Assigned task:
Please copy every line of the records below that holds the word "simpl".

____

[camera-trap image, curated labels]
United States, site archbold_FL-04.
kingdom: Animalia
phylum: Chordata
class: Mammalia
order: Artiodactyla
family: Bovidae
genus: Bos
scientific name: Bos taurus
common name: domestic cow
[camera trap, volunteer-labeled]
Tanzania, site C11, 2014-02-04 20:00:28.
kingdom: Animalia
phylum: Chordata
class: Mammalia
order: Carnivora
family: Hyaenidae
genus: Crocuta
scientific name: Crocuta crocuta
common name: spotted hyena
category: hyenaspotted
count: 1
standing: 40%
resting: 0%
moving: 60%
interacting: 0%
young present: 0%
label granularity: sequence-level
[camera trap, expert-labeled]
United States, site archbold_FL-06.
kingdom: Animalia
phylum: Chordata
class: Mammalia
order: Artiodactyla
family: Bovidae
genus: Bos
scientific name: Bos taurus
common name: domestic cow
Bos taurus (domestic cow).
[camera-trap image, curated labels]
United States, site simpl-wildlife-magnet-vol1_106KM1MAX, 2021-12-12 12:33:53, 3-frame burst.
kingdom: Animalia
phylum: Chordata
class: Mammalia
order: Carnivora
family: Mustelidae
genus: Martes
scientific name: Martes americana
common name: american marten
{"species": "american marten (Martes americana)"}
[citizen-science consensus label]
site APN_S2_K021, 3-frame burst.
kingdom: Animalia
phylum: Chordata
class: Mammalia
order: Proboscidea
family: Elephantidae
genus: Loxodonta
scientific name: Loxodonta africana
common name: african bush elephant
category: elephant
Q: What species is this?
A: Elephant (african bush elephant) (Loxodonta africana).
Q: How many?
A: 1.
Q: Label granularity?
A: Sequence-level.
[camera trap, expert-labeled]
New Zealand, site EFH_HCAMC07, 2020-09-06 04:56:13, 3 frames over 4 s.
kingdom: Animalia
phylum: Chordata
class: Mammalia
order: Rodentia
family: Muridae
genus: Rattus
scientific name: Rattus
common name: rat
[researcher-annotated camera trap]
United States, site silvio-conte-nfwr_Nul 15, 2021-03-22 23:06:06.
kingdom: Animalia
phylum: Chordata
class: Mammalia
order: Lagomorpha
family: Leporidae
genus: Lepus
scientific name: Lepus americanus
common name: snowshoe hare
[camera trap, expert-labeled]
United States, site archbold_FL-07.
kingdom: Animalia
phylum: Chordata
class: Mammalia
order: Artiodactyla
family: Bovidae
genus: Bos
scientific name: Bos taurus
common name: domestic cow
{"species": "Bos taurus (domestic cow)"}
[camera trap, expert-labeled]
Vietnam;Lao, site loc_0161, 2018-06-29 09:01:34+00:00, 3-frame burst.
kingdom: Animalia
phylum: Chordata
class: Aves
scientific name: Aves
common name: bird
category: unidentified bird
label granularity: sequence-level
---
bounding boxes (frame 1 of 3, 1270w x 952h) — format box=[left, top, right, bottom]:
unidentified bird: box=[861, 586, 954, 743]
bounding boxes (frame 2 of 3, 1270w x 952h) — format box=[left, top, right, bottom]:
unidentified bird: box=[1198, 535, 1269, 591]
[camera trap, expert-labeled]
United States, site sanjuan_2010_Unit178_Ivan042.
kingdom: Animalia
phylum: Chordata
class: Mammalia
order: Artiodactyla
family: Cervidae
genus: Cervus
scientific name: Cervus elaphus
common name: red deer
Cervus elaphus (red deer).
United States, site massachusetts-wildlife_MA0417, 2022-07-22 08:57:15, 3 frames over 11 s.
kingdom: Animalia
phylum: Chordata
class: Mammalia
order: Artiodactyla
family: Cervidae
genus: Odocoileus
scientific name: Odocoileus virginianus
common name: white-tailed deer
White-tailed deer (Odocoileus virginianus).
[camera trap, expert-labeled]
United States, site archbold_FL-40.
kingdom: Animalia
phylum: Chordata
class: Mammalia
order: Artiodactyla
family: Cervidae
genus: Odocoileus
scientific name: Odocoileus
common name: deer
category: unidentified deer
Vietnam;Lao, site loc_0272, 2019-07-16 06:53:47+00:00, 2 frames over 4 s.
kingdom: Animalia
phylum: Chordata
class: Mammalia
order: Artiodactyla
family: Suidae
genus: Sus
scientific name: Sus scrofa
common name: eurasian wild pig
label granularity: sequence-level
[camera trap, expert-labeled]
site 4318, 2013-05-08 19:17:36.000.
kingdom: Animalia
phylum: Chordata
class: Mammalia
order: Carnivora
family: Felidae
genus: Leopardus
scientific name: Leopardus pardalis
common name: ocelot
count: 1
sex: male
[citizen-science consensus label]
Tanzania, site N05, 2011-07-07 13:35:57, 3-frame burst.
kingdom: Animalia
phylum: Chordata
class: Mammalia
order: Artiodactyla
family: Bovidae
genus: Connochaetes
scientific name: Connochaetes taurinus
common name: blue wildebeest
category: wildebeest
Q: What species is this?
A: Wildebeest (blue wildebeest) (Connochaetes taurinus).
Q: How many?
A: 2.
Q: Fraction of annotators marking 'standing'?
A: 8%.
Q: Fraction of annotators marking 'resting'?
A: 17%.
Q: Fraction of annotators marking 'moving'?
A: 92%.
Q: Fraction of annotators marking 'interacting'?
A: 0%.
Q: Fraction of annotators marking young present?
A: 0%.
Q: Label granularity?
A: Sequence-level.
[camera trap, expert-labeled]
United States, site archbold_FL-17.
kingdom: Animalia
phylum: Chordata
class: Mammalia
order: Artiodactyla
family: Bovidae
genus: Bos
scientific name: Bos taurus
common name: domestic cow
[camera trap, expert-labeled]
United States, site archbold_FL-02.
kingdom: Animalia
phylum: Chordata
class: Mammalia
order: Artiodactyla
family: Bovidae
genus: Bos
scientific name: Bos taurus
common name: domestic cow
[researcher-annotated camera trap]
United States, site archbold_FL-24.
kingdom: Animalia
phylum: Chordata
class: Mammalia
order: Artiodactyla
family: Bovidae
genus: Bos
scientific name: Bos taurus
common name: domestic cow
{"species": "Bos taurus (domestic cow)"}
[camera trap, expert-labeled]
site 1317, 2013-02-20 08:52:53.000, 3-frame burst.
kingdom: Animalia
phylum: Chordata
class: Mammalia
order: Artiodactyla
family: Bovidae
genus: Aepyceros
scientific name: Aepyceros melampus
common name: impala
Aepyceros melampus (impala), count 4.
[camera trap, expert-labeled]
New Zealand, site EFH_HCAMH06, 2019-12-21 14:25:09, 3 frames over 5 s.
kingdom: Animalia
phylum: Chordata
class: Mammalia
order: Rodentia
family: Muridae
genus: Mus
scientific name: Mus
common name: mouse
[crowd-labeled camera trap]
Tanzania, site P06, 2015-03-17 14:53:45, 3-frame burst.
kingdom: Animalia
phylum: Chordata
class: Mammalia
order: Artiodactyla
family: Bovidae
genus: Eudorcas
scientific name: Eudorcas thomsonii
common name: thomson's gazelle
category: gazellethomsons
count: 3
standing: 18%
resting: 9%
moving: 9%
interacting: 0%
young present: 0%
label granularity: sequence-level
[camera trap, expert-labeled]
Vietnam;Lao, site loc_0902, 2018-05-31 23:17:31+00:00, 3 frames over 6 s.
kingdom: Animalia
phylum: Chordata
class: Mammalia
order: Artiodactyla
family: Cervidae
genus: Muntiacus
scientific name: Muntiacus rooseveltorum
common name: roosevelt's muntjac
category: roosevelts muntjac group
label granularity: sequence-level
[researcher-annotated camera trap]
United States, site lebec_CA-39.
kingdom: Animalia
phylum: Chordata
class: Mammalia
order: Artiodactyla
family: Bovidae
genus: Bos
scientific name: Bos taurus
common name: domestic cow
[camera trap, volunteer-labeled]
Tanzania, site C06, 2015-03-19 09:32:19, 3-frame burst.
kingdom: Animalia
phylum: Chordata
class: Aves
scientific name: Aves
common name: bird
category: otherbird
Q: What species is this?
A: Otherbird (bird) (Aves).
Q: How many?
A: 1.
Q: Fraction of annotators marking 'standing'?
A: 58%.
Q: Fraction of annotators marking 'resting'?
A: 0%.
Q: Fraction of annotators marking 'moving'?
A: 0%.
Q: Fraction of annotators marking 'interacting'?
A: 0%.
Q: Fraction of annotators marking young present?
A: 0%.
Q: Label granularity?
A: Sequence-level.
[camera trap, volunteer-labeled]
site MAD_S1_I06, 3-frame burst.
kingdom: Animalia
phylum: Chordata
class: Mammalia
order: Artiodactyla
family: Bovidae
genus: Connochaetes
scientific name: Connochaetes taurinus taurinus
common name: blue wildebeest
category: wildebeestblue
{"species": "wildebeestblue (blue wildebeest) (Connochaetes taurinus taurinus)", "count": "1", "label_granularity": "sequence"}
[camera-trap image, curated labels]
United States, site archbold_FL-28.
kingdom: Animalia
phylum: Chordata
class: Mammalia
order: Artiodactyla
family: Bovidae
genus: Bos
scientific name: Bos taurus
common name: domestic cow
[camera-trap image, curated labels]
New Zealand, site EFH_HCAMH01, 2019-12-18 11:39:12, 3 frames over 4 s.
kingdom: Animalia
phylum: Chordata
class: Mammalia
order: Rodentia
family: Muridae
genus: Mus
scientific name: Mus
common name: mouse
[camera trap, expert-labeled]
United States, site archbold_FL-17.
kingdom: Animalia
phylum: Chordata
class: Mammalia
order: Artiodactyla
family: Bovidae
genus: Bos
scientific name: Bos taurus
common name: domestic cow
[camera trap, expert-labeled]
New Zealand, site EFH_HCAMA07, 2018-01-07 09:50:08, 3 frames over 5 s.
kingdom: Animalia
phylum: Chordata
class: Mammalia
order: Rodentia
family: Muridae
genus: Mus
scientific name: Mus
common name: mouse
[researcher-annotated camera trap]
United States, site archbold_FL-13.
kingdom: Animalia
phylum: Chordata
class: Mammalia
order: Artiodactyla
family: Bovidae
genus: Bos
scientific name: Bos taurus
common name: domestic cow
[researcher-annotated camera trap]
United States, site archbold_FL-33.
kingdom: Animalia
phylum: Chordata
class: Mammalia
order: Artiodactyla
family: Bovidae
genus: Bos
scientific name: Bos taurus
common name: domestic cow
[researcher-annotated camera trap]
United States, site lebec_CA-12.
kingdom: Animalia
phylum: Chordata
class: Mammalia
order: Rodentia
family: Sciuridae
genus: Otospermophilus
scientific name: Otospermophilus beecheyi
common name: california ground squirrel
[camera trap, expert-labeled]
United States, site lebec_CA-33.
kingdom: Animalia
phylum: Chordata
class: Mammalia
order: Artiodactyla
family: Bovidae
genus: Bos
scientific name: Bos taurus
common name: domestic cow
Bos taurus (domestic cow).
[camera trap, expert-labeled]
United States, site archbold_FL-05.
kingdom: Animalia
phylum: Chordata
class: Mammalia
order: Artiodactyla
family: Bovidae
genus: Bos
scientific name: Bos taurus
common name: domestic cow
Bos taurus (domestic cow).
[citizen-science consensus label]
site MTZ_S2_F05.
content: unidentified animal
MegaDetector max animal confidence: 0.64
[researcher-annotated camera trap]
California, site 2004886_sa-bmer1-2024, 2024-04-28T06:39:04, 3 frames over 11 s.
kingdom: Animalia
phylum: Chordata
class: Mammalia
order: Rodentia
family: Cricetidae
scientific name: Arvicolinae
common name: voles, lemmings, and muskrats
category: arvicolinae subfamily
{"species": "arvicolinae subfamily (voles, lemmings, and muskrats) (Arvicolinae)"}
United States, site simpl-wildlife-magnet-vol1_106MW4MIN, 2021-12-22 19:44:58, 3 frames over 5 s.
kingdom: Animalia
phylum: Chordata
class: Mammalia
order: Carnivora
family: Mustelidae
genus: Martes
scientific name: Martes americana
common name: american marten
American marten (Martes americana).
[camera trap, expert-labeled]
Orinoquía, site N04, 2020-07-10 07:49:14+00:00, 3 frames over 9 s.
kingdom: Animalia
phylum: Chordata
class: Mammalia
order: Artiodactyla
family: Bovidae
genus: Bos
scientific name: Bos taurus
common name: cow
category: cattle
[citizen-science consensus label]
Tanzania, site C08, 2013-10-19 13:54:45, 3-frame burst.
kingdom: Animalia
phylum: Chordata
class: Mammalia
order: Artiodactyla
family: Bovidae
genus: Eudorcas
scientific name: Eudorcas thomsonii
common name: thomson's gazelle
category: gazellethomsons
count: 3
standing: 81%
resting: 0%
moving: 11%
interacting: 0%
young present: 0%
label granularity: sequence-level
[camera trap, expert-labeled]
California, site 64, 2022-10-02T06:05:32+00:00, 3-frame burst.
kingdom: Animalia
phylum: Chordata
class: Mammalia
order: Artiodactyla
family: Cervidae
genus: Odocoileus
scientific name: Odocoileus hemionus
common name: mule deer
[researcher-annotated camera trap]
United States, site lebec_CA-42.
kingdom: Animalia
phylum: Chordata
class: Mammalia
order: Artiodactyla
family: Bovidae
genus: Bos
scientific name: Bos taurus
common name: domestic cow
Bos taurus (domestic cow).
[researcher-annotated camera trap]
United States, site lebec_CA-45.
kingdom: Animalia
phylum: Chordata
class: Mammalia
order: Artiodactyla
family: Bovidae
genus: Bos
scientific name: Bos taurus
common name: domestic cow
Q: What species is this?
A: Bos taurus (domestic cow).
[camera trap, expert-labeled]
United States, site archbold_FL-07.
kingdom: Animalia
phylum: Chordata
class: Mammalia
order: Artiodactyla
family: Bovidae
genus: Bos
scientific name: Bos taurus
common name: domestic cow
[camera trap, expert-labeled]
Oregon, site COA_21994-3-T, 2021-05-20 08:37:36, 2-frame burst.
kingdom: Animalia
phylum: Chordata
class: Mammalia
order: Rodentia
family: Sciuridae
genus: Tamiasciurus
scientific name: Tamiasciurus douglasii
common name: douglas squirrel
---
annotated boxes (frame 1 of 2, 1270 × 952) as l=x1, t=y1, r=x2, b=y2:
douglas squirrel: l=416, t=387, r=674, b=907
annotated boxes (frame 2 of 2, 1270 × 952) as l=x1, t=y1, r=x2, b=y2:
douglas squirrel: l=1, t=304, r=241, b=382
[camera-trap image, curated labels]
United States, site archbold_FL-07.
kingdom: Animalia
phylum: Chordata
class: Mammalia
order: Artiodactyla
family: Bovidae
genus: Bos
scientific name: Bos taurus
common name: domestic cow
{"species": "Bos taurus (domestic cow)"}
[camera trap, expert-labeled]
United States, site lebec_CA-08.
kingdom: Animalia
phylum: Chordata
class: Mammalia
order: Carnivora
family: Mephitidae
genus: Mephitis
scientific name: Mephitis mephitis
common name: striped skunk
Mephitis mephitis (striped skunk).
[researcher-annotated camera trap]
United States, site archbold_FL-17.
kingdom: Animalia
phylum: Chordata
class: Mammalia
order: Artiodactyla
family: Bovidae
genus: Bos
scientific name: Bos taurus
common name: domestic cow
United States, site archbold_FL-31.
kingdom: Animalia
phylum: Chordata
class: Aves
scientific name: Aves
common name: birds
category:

____

Result of this task:
United States, site simpl-wildlife-magnet-vol1_106KM1MAX, 2021-12-12 12:33:53, 3-frame burst.
United States, site simpl-wildlife-magnet-vol1_106MW4MIN, 2021-12-22 19:44:58, 3 frames over 5 s.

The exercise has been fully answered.